I did not decide to keep a journal to heal. As a matter of fact, I didn’t decide to keep a journal at all, my journal kind of …happened to me. I feared trusting anyone with the filthy, dark, ugly secret that I was harboring. The secret of sexual abuse. The problem was that the weight of the sexual abuse was boiling up from the very pit of my eight-year-old soul and threatening to spill over if I didn’t let it out. That pain, in conjunction with the death of my father (my father was not my abuser), which came shortly after the abuse began, left me in a state of absolute loss, confusion and loneliness. Without the strength to overcome the fears associated with telling on my abuser, in a state of absolute desperation I turned to ink and paper. In doing so I accidentally found a counselor and friend.

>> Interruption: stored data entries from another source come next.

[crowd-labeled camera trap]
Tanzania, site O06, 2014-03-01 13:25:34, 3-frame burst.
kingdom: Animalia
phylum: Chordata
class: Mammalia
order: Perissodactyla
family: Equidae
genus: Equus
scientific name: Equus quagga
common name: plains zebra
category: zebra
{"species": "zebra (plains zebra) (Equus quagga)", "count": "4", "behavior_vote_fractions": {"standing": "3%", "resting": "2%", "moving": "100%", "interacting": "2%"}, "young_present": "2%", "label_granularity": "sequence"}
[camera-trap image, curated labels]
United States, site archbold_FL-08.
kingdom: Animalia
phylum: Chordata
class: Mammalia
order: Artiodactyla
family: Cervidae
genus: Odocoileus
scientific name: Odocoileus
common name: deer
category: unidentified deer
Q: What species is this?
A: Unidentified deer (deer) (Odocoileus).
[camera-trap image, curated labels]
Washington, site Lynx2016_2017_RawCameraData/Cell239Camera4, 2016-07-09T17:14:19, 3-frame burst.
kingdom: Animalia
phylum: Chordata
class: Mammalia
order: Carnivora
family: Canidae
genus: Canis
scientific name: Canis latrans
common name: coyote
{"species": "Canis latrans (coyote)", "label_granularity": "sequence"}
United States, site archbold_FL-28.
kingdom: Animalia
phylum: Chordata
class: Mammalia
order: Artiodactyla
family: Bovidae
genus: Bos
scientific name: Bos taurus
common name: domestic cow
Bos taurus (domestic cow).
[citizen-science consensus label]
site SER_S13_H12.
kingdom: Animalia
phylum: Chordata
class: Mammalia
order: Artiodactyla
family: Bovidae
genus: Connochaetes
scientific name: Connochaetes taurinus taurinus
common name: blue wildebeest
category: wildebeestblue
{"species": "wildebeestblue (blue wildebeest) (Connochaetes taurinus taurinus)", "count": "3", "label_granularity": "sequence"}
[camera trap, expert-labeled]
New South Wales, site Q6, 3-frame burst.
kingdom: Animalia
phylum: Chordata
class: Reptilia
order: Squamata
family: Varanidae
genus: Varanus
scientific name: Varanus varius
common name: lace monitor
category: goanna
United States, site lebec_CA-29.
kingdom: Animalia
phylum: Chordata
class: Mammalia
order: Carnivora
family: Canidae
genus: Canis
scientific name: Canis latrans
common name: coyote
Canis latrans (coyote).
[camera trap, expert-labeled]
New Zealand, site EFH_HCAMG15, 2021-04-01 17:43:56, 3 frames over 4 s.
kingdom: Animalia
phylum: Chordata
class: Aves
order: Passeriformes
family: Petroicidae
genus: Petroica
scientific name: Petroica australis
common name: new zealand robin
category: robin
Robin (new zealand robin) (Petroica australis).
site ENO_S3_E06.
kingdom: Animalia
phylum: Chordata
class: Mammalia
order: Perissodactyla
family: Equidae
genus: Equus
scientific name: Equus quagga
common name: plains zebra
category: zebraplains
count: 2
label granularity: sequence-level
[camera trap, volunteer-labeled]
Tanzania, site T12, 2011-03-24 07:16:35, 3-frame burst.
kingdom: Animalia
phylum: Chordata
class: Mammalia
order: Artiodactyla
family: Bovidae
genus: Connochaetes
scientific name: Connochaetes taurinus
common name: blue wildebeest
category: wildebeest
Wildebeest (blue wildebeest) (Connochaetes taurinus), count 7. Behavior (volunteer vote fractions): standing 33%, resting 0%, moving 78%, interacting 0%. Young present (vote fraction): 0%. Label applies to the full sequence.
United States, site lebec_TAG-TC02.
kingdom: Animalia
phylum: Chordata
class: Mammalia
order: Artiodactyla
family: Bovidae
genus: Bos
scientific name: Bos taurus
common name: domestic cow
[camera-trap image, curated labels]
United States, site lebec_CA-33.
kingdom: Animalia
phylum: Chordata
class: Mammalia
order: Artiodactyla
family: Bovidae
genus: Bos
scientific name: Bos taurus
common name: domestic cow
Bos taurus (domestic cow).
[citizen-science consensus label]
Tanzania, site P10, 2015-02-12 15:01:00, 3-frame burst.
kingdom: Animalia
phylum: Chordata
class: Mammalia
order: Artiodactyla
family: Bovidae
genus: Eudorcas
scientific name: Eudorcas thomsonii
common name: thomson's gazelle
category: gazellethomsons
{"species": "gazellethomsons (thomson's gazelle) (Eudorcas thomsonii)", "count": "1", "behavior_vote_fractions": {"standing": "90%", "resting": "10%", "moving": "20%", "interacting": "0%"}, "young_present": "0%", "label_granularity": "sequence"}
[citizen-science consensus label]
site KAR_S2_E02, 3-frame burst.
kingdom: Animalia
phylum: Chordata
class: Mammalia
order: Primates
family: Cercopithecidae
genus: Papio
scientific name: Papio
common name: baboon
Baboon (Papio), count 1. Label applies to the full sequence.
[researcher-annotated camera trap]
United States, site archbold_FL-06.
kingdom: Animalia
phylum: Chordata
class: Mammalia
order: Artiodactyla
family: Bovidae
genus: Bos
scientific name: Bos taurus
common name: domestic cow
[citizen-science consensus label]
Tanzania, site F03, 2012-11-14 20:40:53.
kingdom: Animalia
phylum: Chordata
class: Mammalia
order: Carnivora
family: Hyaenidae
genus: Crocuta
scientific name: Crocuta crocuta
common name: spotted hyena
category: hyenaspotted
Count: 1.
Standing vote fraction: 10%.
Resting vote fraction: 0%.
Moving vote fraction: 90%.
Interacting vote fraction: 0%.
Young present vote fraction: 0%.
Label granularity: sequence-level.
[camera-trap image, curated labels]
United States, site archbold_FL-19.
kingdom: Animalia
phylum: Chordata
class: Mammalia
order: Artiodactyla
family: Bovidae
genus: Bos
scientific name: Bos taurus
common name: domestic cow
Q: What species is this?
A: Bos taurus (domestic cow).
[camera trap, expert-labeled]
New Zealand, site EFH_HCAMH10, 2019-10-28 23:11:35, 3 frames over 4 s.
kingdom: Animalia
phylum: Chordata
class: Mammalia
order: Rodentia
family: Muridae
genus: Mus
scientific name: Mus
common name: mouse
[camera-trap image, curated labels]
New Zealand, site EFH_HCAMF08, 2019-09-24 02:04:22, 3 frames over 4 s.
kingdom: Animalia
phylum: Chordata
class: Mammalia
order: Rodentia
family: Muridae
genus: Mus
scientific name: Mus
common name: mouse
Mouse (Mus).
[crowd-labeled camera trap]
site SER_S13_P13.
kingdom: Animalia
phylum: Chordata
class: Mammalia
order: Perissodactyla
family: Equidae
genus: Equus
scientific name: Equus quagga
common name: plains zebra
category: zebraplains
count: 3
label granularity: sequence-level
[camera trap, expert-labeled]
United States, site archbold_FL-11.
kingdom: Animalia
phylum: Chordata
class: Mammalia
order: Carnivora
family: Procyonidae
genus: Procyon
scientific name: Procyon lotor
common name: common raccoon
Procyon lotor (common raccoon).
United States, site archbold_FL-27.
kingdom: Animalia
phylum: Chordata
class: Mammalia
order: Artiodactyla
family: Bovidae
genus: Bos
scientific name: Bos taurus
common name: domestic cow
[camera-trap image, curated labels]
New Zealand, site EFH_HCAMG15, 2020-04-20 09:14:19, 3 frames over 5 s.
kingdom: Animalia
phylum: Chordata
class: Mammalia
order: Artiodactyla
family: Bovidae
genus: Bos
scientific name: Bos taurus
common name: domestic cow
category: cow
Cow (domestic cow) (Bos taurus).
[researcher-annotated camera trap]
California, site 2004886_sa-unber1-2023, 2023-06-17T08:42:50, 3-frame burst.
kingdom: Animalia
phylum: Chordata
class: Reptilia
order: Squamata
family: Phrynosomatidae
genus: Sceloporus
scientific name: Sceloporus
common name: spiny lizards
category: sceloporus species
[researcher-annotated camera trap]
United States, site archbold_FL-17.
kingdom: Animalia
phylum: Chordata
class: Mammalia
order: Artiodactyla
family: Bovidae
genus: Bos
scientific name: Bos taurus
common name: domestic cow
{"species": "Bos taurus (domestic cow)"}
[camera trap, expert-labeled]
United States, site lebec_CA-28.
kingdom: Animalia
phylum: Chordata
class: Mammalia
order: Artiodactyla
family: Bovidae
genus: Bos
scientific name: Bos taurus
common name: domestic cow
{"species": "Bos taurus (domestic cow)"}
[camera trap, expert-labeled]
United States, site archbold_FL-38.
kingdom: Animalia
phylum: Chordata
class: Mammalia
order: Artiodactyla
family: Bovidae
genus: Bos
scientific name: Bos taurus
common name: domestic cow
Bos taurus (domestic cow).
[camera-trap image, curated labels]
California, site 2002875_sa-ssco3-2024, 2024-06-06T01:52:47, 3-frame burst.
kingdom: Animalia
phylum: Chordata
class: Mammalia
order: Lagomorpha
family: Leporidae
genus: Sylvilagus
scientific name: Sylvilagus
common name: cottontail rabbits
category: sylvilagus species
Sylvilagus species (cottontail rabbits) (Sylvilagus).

Every time I wrote, every time the ink spilled out of my pen into that journal a little bit of pain spilled out of me. I didn’t exactly recognize that what I was doing (writing) was helping me until later – but what I did know was that when I wrote I was able, in that little instant, to sort through my feelings and fears without consequence. No fear of judgment, no fear of being called a liar, no fear of being viewed as bad or being accused of overreacting, just no fear. The secrets that I told my journal were raw, they were without restraint or stutter because I knew that I could trust those pages.
The process was similar to painting a picture. When a painting begins, it just looks like paint on a canvas without form or purpose. But the more you paint, the clearer the picture becomes. My journal illustrated my pain for me. Of course it couldn’t be seen by looking at only one or two entries, but as more and more words fell out of my heart onto the pages, often in the form of poetry, I found myself looking at a portrait that explained the reasons for my emotions and gave me clarity.
My journal entries and poetry walked me through the pain of the loss of my father step by step, from the anger and confusion that knocks you to the ground when you experience the death of a loved one, to the memories of him where I was eventually able to find comfort. My writings helped me determine that I needed to tell someone about the sexual abuse, because writing gave me the priceless opportunity to dissect the pain in order to learn what I had to do to get rid of it.
The same way that a shaken soda pop explodes when you remove the lid, or a steaming pot boils over onto the hot burner, a person’s emotions are real even if not tangible and they will eventually become uncontainable without a way to release pressure as it builds – and will most certainly become tangible in the havoc they can wreak when they explode. Writing was my "release valve". As I said in my book, The Tablet of My Heart, "There is no doubt in my mind that it was God who chose the gift (the tablet that became my journal) His timing is beautiful." The healing abilities that my journal and the poetry I wrote in it had in my life during my most difficult hours are immeasurable. I will cherish this friendship, as even to this day my pen and paper have never betrayed me.